When I taught them the song ‘The Wheels on the Bus Go Round and Round’, she kept on telling me that I got the words wrong. “Sweetie, it doesn’t matter if bus goes ‘bumpdy bump’ or ‘clickdy clack’ first. It’s the same song. Just go with it. Mmmkay?”. She kept on singing the version she learned. “Whatever. As long as she doesn’t pee herself.” I thought.

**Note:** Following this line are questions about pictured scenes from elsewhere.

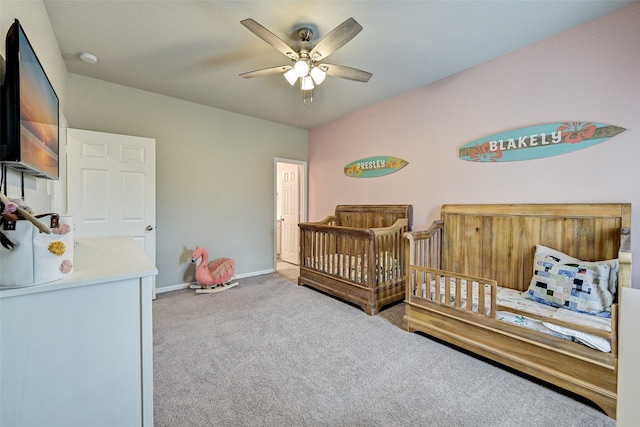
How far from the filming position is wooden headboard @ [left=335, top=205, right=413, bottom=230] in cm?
334

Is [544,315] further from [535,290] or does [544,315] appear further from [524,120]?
[524,120]

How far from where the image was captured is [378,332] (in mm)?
2375

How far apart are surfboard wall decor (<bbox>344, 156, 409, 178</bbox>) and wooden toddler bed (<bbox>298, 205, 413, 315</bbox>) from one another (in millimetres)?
468

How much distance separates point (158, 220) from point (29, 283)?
114 inches

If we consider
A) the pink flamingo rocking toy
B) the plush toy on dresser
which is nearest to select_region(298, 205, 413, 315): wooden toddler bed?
the pink flamingo rocking toy

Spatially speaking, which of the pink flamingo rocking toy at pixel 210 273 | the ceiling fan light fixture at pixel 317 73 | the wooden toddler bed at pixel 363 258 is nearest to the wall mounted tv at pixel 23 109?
the ceiling fan light fixture at pixel 317 73

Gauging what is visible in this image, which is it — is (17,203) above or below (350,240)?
above

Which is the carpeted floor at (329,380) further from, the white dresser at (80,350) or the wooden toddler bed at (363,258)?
the white dresser at (80,350)

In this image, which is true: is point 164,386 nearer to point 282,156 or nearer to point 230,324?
point 230,324

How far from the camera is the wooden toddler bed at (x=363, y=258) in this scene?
281 cm

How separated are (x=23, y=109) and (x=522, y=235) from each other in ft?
10.8

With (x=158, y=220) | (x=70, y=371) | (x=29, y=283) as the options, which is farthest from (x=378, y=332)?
(x=158, y=220)

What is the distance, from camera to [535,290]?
205cm

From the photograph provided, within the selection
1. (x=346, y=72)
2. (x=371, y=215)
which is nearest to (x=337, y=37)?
(x=346, y=72)
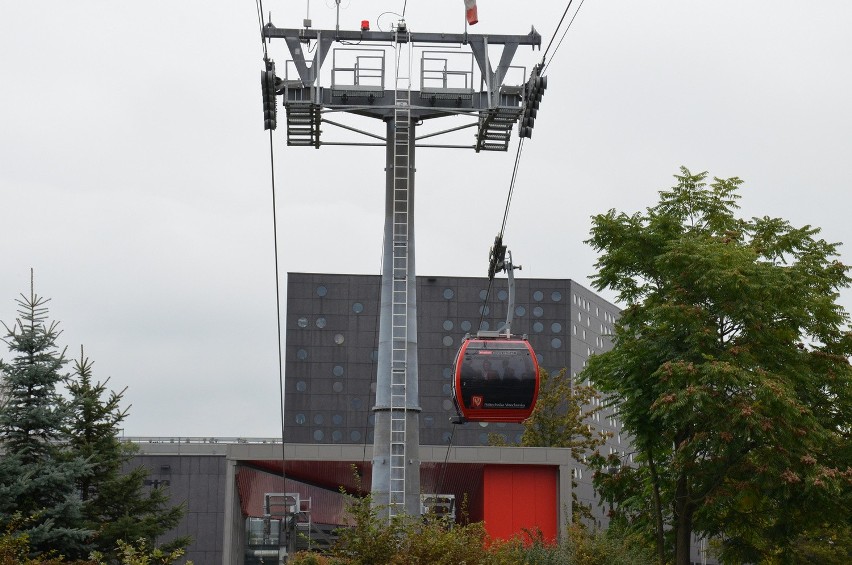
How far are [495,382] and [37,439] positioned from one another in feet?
31.6

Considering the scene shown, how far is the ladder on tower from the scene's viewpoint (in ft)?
78.1

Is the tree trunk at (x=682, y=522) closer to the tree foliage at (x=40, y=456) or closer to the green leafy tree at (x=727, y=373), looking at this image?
the green leafy tree at (x=727, y=373)

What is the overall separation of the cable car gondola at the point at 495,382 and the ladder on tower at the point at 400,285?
12.8 feet

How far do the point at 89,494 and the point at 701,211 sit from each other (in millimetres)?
17645

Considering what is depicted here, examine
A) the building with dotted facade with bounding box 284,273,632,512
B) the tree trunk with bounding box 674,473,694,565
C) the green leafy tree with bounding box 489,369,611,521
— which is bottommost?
the tree trunk with bounding box 674,473,694,565

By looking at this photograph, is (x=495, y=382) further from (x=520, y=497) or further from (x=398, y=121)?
(x=520, y=497)

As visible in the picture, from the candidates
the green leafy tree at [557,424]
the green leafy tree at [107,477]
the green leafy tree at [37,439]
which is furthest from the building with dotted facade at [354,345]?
the green leafy tree at [37,439]

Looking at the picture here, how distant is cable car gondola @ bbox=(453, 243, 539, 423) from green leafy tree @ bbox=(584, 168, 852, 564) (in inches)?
145

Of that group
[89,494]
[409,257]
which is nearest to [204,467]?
[89,494]

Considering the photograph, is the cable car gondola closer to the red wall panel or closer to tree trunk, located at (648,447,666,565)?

The One Who was in Love with Me
After a couple of weeks at the school I realised that I saw this Six Grader way too frequently. At least once in the morning, once during recess and two to three times during lunch. When I turn a corner there he would be. He would stand tall, raise his hand, gave me a small wave and said “Hello Teacher!” He always said the same thing. Always the same wave. I found it utterly amusing and I would always laugh a little when I saw him. I think he took it as a sign that I liked him back because near the end of the school year I found him lurking near my apartment building. Not sure if cute or creepy.
The Devil Child
I should have known that there was something seriously wrong because as soon as I arrived, the home room teacher shot out without saying a word to me. She was the smallest girl in grade one. She had a baby doll face with beautiful round eyes. She was an angel, until she didn’t get her way. When she was displeased her eyes would fill with malice. She would ball her hands into little fists of fury, scream and run around the class like a deranged Velociraptor. She punched me with her steely little fists more than once. The beating I could take. But that scream! That horrid high-pitch scream that made all me feel like all my brain cells would burst. Her class learned nothing and watched a lot of Tom and Jerry. I was at the mercy of the Devil Child. I did her bidding.